University of California
Berkeley, CA
The LIA is a cynical attempt to pass off a private bill as if it were a public
service when in fact it will do the public a severe disservice. The latest
draft offers a proforma but not material response to the objections raised
over earlier drafts, as if the draft's authors felt no embarrassment when
their tendentious rationalizations contradict their own statments of aims in
the draft's first pages. The draft is couched in a dense notation as if it
were some kind of Mathematics; but in fact it is a pseudo-mathematical
pastiche, imposing restrictions here and relaxing them there without any
obvious reason apparent through the fog of symbols. There is an unobvious
reason for the authors' whimsy; the promulgation of the LIA as an inter-
national standard would redound to the commercial advantage of just one
computer manufacturer. By cloaking their proposed standard in mathematical
obscurantism, the authors may succeed in getting it past both that
manufacturer's competitors and an unalerted public.
The community of producers and users of numerical software, the community the
LIA purports to serve, has not yet awakened to the threat posed by the LIA.

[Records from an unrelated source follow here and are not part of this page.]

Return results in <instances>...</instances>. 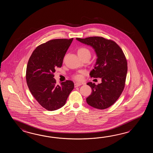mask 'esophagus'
Segmentation results:
<instances>
[{
	"label": "esophagus",
	"mask_w": 153,
	"mask_h": 153,
	"mask_svg": "<svg viewBox=\"0 0 153 153\" xmlns=\"http://www.w3.org/2000/svg\"><path fill=\"white\" fill-rule=\"evenodd\" d=\"M80 85H81V83H80V82H76V83H75V84H74L75 88L78 87V86H80Z\"/></svg>",
	"instance_id": "esophagus-1"
}]
</instances>
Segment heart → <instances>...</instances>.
Returning <instances> with one entry per match:
<instances>
[{
	"mask_svg": "<svg viewBox=\"0 0 153 153\" xmlns=\"http://www.w3.org/2000/svg\"><path fill=\"white\" fill-rule=\"evenodd\" d=\"M78 53L79 56L86 55H89L91 56V53H90V50L85 47H82L80 49H78ZM74 78L76 80H81L82 76L80 74H77L74 76Z\"/></svg>",
	"mask_w": 153,
	"mask_h": 153,
	"instance_id": "1",
	"label": "heart"
}]
</instances>
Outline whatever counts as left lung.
I'll return each mask as SVG.
<instances>
[{"mask_svg":"<svg viewBox=\"0 0 153 153\" xmlns=\"http://www.w3.org/2000/svg\"><path fill=\"white\" fill-rule=\"evenodd\" d=\"M76 39L94 49L97 59L90 75L102 79V82L97 85L91 82L87 84L92 92L86 102L96 109L108 108L117 101L125 88L127 63L124 52L115 42L103 37Z\"/></svg>","mask_w":153,"mask_h":153,"instance_id":"left-lung-1","label":"left lung"}]
</instances>
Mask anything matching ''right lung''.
<instances>
[{
  "label": "right lung",
  "instance_id": "1",
  "mask_svg": "<svg viewBox=\"0 0 153 153\" xmlns=\"http://www.w3.org/2000/svg\"><path fill=\"white\" fill-rule=\"evenodd\" d=\"M73 38L57 39L38 46L33 52L26 69V81L29 91L42 107L56 111L65 104L74 84L71 80L59 85L53 78L57 67L63 59Z\"/></svg>",
  "mask_w": 153,
  "mask_h": 153
}]
</instances>
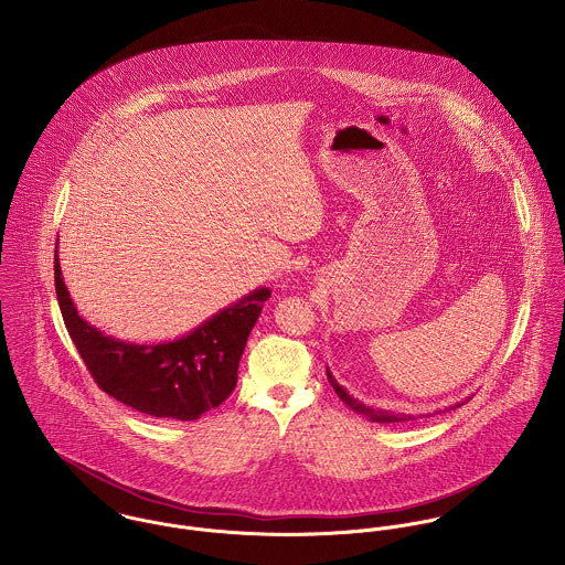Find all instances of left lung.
I'll use <instances>...</instances> for the list:
<instances>
[{
	"label": "left lung",
	"instance_id": "1",
	"mask_svg": "<svg viewBox=\"0 0 565 565\" xmlns=\"http://www.w3.org/2000/svg\"><path fill=\"white\" fill-rule=\"evenodd\" d=\"M326 376H328V383L332 385V390L337 392V396L343 401V403L348 404L352 411H356V413H361V415H365V417H370L372 422H408V419H415L413 415H394V413H387V411H383V408H372V406H365L363 403H359V401H354L337 381H334V376L330 374V370L326 367ZM459 403L455 404V406H461ZM455 406H450V408H455Z\"/></svg>",
	"mask_w": 565,
	"mask_h": 565
}]
</instances>
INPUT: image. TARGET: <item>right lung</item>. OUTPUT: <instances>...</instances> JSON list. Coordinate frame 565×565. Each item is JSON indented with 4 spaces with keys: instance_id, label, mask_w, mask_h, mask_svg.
<instances>
[{
    "instance_id": "1",
    "label": "right lung",
    "mask_w": 565,
    "mask_h": 565,
    "mask_svg": "<svg viewBox=\"0 0 565 565\" xmlns=\"http://www.w3.org/2000/svg\"><path fill=\"white\" fill-rule=\"evenodd\" d=\"M54 278L63 320L97 387L141 413L182 422L198 419L233 394L245 341L271 296L267 287L254 289L186 337L137 345L82 320L61 276L58 249Z\"/></svg>"
}]
</instances>
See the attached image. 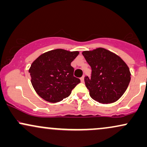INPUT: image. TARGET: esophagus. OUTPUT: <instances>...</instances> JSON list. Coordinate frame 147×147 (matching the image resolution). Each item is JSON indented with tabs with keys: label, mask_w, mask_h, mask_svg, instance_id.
Wrapping results in <instances>:
<instances>
[{
	"label": "esophagus",
	"mask_w": 147,
	"mask_h": 147,
	"mask_svg": "<svg viewBox=\"0 0 147 147\" xmlns=\"http://www.w3.org/2000/svg\"><path fill=\"white\" fill-rule=\"evenodd\" d=\"M81 82H82V83H83V82H84V76H83V77H81Z\"/></svg>",
	"instance_id": "34e87169"
}]
</instances>
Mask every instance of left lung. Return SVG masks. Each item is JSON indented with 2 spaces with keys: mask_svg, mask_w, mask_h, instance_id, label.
I'll list each match as a JSON object with an SVG mask.
<instances>
[{
  "mask_svg": "<svg viewBox=\"0 0 147 147\" xmlns=\"http://www.w3.org/2000/svg\"><path fill=\"white\" fill-rule=\"evenodd\" d=\"M82 55L90 65L91 77H84L91 98L102 104H111L120 98L131 81V72L125 62L104 48L84 51Z\"/></svg>",
  "mask_w": 147,
  "mask_h": 147,
  "instance_id": "1",
  "label": "left lung"
}]
</instances>
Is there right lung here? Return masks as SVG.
I'll return each instance as SVG.
<instances>
[{
    "label": "right lung",
    "instance_id": "1",
    "mask_svg": "<svg viewBox=\"0 0 147 147\" xmlns=\"http://www.w3.org/2000/svg\"><path fill=\"white\" fill-rule=\"evenodd\" d=\"M79 53L57 49L43 54L32 63L31 83L41 98L52 103L60 102L80 83V79L74 77L70 65Z\"/></svg>",
    "mask_w": 147,
    "mask_h": 147
}]
</instances>
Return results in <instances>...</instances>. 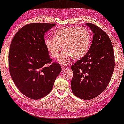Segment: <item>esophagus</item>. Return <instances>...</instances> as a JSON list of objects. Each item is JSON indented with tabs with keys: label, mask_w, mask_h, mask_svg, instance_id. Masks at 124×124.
Returning a JSON list of instances; mask_svg holds the SVG:
<instances>
[{
	"label": "esophagus",
	"mask_w": 124,
	"mask_h": 124,
	"mask_svg": "<svg viewBox=\"0 0 124 124\" xmlns=\"http://www.w3.org/2000/svg\"><path fill=\"white\" fill-rule=\"evenodd\" d=\"M61 67H62V70H65L66 69V67H65V66H62Z\"/></svg>",
	"instance_id": "obj_1"
}]
</instances>
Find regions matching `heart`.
Segmentation results:
<instances>
[{"mask_svg": "<svg viewBox=\"0 0 124 124\" xmlns=\"http://www.w3.org/2000/svg\"><path fill=\"white\" fill-rule=\"evenodd\" d=\"M54 38H46L45 44L49 56L57 59L62 50L59 62L68 64L71 59L78 60L84 58L90 49L91 37L87 28L81 27H69L59 28L53 34Z\"/></svg>", "mask_w": 124, "mask_h": 124, "instance_id": "obj_1", "label": "heart"}]
</instances>
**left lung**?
<instances>
[{"mask_svg":"<svg viewBox=\"0 0 124 124\" xmlns=\"http://www.w3.org/2000/svg\"><path fill=\"white\" fill-rule=\"evenodd\" d=\"M93 34L92 43L84 58L71 66L72 92L78 98L90 100L108 86L115 66L114 53L110 38L94 24L87 23Z\"/></svg>","mask_w":124,"mask_h":124,"instance_id":"obj_1","label":"left lung"}]
</instances>
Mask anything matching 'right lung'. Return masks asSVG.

Such protests as have come from that community have been disregarded by ANSI
X3T2 and the ISO for lack of technical expertise in an admittedly mysterious
technology. Thus those bodies are relegated to the status of a Court of Appeal
preoccupied solely with procedural matters since it cannot pass on a lower
court's illogic nor on the validity of new evidence. Thuse, ANSI X3T2 and the
ISO are posed to inflict harm they cannot understand upon a community they
intend to help.
A better procedure would be to send the draft back for a considered re-
evaluation by its prospective victims. At the very least, the LIA should be
subject to unhurried public debate in appropriate forums like ...
In the USA, ACM SIGNUM
IEEE Computer Society
SIAM
In the UK, IMA
etc.
Their silence in the past cannot be construed as consent.
Nobody has presented evidence that the LIA's promulgation would enhance the
quality or availability of numerical software; such evidence as exists points
to the contrary. Why rush to force upon us all what only its proponents want?